- **Excerpted passage**:
--- begin ---
As for the rest of the museum, hmmm...well, it's an art museum with lots of nice stuff. In other words, I skipped most of the non-Picasso exhibits. If you're into Picasso at all, I'd say it's definitely worth the price of admission to see Guernica and related works.

And, of course, the required "hey, here I am" shot:

Tuesday, May 11, 2010


I like to drive fast. I like to drive fast on racetracks. Really fast. It's a problem. Like an addiction. This past weekend, on a track about 12 miles from the center of Barcelona, I got to spend a couple days watching others drive really fast on a what-looks-like-lots-of-fun race track. I'm not sure if what I witnessed makes this addiction go into a temporary remission or just makes it worse. I guess I'll see after a week or so.

For those who might not know, Formula1 is a type of car racing popular in many places around the world. The cars, tires, and fuel are mostly defined by and limited to the standards (the "formula") set by the race-organizing body. For example, cars must use a 2.4 liter V8 motor and cannot weigh less than 1,367 pounds (620kg) including the weight of the driver and all the fluids. Because of the relatively-light weight of the cars and the over 700 horsepower the motor puts out, the cars are really fast. As a comparison, my MINI Cooper S weighs approximately 2,500 pounds and has less than half the horsepower. Again: FAST!

To get to the track, I had to take the subway to the train and then walk about 20 minutes or so. It's a pretty tough walk and the entire trip takes about an hour-and-a-half (remember the 12 miles?). I did see and meet a bunch of interesting people on the way...

These guys had a whole bunch of props, including a blue-plastic inflatable cow (???), with them as well. I'm not sure what the deal was but they seemed like tons of fun.

Friday was a practice day for the racers. It's great because there are so few people that you pretty much can go and do what you want. It feels much more personal than on race day. I got this close-up of the tow truck taking a car that had broken down:

As you can guess, the people who show up on Friday are basically the hard-core fans. You can see in the photo of the group above and by the one below that they are definitely into the event. These guys (some are not in the shot) each had one letter of Fernando Alonso's name on their shirts. I was never able to get a picture of them lined up but you get the idea:

I didn't attend Saturday as I was tired from Friday's journey and full day in the sun. Sunday was a completely different animal. There were so many people everywhere--the official count was 98,113. What a difference. The added crowds did make it much more festive than Friday's relative calm but I'm glad I had the opportunity to roam around on Friday as there was almost no space anywhere.

The show opened with the drivers being driven around the track in vintage cars. Here's local-favorite Fernando Alonso (note the almost exclusively-red clad people in the'd think he was the only driver and Ferrari was the only team):

Next came a short airshow put on by the Spanish Air Force:

I learned a few things about using my camera in situations like this over the weekend. One: a photo of a race car driving really fast on a race track looks just like a photo of a race car parked on a race track...just blurrier. Two: you can tell who is faster than whom by how hard it is to get a photo of them on the track without it just being a blur. Slower drivers are easier to photograph but just aren't as exciting to watch. Three: videos taken with a small digital camera have a much-more limited perspective than what you have when you're there but they work better than still photos to express what you actually see.
--- end ---
Entries from a collection
--- begin ---
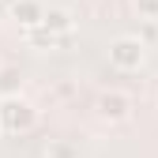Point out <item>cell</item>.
I'll use <instances>...</instances> for the list:
<instances>
[{
    "label": "cell",
    "mask_w": 158,
    "mask_h": 158,
    "mask_svg": "<svg viewBox=\"0 0 158 158\" xmlns=\"http://www.w3.org/2000/svg\"><path fill=\"white\" fill-rule=\"evenodd\" d=\"M42 11H45L42 0H15V4H11V19L19 27H38V23H42Z\"/></svg>",
    "instance_id": "obj_5"
},
{
    "label": "cell",
    "mask_w": 158,
    "mask_h": 158,
    "mask_svg": "<svg viewBox=\"0 0 158 158\" xmlns=\"http://www.w3.org/2000/svg\"><path fill=\"white\" fill-rule=\"evenodd\" d=\"M72 98H75V83L72 79H56L49 87V102H72Z\"/></svg>",
    "instance_id": "obj_9"
},
{
    "label": "cell",
    "mask_w": 158,
    "mask_h": 158,
    "mask_svg": "<svg viewBox=\"0 0 158 158\" xmlns=\"http://www.w3.org/2000/svg\"><path fill=\"white\" fill-rule=\"evenodd\" d=\"M42 27H45L49 34H56V38H68V34L75 30V15H72L68 8H45V11H42Z\"/></svg>",
    "instance_id": "obj_4"
},
{
    "label": "cell",
    "mask_w": 158,
    "mask_h": 158,
    "mask_svg": "<svg viewBox=\"0 0 158 158\" xmlns=\"http://www.w3.org/2000/svg\"><path fill=\"white\" fill-rule=\"evenodd\" d=\"M143 60H147V45L135 34H124V38H113L109 42V64L117 72H139Z\"/></svg>",
    "instance_id": "obj_2"
},
{
    "label": "cell",
    "mask_w": 158,
    "mask_h": 158,
    "mask_svg": "<svg viewBox=\"0 0 158 158\" xmlns=\"http://www.w3.org/2000/svg\"><path fill=\"white\" fill-rule=\"evenodd\" d=\"M135 38H139L143 45H147V42H154V38H158V19H147V23H143V30L135 34Z\"/></svg>",
    "instance_id": "obj_11"
},
{
    "label": "cell",
    "mask_w": 158,
    "mask_h": 158,
    "mask_svg": "<svg viewBox=\"0 0 158 158\" xmlns=\"http://www.w3.org/2000/svg\"><path fill=\"white\" fill-rule=\"evenodd\" d=\"M27 42L34 45V49H56V45H60L64 42V38H56V34H49L42 23H38V27H27Z\"/></svg>",
    "instance_id": "obj_8"
},
{
    "label": "cell",
    "mask_w": 158,
    "mask_h": 158,
    "mask_svg": "<svg viewBox=\"0 0 158 158\" xmlns=\"http://www.w3.org/2000/svg\"><path fill=\"white\" fill-rule=\"evenodd\" d=\"M132 109H135V102H132V94H124V90H102L98 102H94V113L102 117L106 124H124V121H132Z\"/></svg>",
    "instance_id": "obj_3"
},
{
    "label": "cell",
    "mask_w": 158,
    "mask_h": 158,
    "mask_svg": "<svg viewBox=\"0 0 158 158\" xmlns=\"http://www.w3.org/2000/svg\"><path fill=\"white\" fill-rule=\"evenodd\" d=\"M38 124V109L27 102V98H0V132L4 135H27L30 128Z\"/></svg>",
    "instance_id": "obj_1"
},
{
    "label": "cell",
    "mask_w": 158,
    "mask_h": 158,
    "mask_svg": "<svg viewBox=\"0 0 158 158\" xmlns=\"http://www.w3.org/2000/svg\"><path fill=\"white\" fill-rule=\"evenodd\" d=\"M42 158H83V151H79L75 139H49Z\"/></svg>",
    "instance_id": "obj_7"
},
{
    "label": "cell",
    "mask_w": 158,
    "mask_h": 158,
    "mask_svg": "<svg viewBox=\"0 0 158 158\" xmlns=\"http://www.w3.org/2000/svg\"><path fill=\"white\" fill-rule=\"evenodd\" d=\"M23 90V72L15 64H0V98H11Z\"/></svg>",
    "instance_id": "obj_6"
},
{
    "label": "cell",
    "mask_w": 158,
    "mask_h": 158,
    "mask_svg": "<svg viewBox=\"0 0 158 158\" xmlns=\"http://www.w3.org/2000/svg\"><path fill=\"white\" fill-rule=\"evenodd\" d=\"M132 8L139 11V19H158V0H132Z\"/></svg>",
    "instance_id": "obj_10"
}]
</instances>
--- end ---
- **Exercise task**: Please carry the blog post about the Formula 1 weekend near Barcelona further, picking up after its last sentence. You won't need the entries.

- **Output**:
Rather than show you a lot of slightly blurry photos of what looks like cars parked on a track, here are two videos that give you a hint at what I enjoyed. They both are shot from essentially the same location (a really nice spot) during the second lap of the race when the cars are still close together. (Note: they are both loud - you might want to check your sound before playing.)

Yes, I know. Shakey-cam and the sounds of cats in heat just don't make it look that appetizing. It was. I promise.

Mark Weber from Australia, who is on team Red Bull, won the race in 1:35:44 -- 24 seconds ahead of second-place finisher Alonso. I did manage to get a couple of decent shots of the eventual race winner.

And finally, as I mentioned, I like to drive fast on race tracks too. I'm not particularly good at it but I definitely enjoy and miss it. Here I am at Laguna Seca in the MINI last year with my Japanese co-pilot and part-time driving instructor, who, incidentally, got me hooked on Formula1 in the first place. Thanks Yo!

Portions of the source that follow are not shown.